Yeşim Ustaoğlu’nun beklenen filmi Araf, bugünlerde Adana Film Festivali’nde yarışıyor. Film, Venedik’te “Mostra Internazionale d'Arte Cinematografice Orizzonti (Ufuklar)” resmi yarışma bölümüne katılmıştı. Neslihan Atagül, Barış Hacıhan, Özcan Deniz, Nihal Yalçın’ın başrollerini paylaştığı Araf, Türkiye, Fransa, Almanya ortak yapımı. Bir otobandaki dinlenme tesislerinde çalışan iki gencin Zehra ve Olgun’un hayalleri, umutları, arada kalmışlıkları ve çaresizliklerine odaklanan film, geçen aylarda çokça tartışılan kürtaj meselesine de kamerasını doğrultuyor. Daha önceki filmlerinde alışık olmadığımız ölçüde doğrudan bir anlatımla kürtajın nasıl bir durum olduğunu seyirciye gösteren Ustaoğlu, kürtajla ya da dünyaya getirdikten sonra çocuğundan vazgeçmenin bir kadını nasıl altüst edebileceğini de gözler önüne seriyor. Taraf tutmuyor ama seçim ne olursa olsun yaşanan acının ne kadar derin olacağına işaret ediyor Ustaoğlu.

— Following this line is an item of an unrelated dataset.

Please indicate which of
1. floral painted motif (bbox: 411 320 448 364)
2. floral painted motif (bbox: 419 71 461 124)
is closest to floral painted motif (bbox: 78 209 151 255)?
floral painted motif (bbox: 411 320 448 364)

Bütün vahşiliğiyle kürtaj gerçeği...
Zehra ve Olgun’un yaşadığı küçük şehirde hayatlar hep birbirine benziyor ve birbirinin tekrarı gibi. Bu yüzden Zehra da Olgun da arafta kaldıkları bu yerden gitmek istiyorlar. Zehra gidebilmek için bir ortak arkadaşının tanıştırdığı kamyon şoförüne tutunabileceğini düşünüyor. Olgun ise videoya aldığı çılgınlıklarını bir tür kurtarıcı gibi gördüğü televizyon yapımcısı Acun Ilıcalı’ya gönderip ekrana çıkarak kaçabileceğini düşünüyor bu sarmaldan. Ancak hayat hiç de hayal ettikleri gibi gitmiyor. Zehra en yakın arkadaşı Derya’nın kaderini yaşıyor bir anlamda. Sevdiği adam onu da yarı yolda bırakıyor, üstelik karnındaki bebeğiyle. Derya bebeğini doğum yaptıktan sonra bir başkasına vermek zorunda kaldığını ve bunun nasıl bir acı olduğunu anlatıyor Zehra’ya. Genç kız başta kürtaj olmak istemese de tek kurtuluş yolu olduğunu düşünerek önce illegal yollarla aldırmak istiyor bebeğini. Ancak geç kaldığı için ebe kürtaja yanaşmıyor. Bu kez Zehra, kendi kendine hayatını sonlandırmak istiyor bebeğin. İşte o noktada Yeşim Ustaoğlu sembolik anlatımları, metaforları bir yana bırakıp kürtajın bütün vahşiliğini olduğu gibi yansıtıyor perdeye. Arafta kalan iki genç finalde kurtulmak istedikleri bu sarmalın tam orta yerinde yeniden bir araya geliyorlar. Döngü kaldığı yerden devam ediyor. Küçük insanların kaderi değişmiyor. En fazla bir kanalın gündüz kuşağındaki reality şov programına kısa bir haber oluyorlar.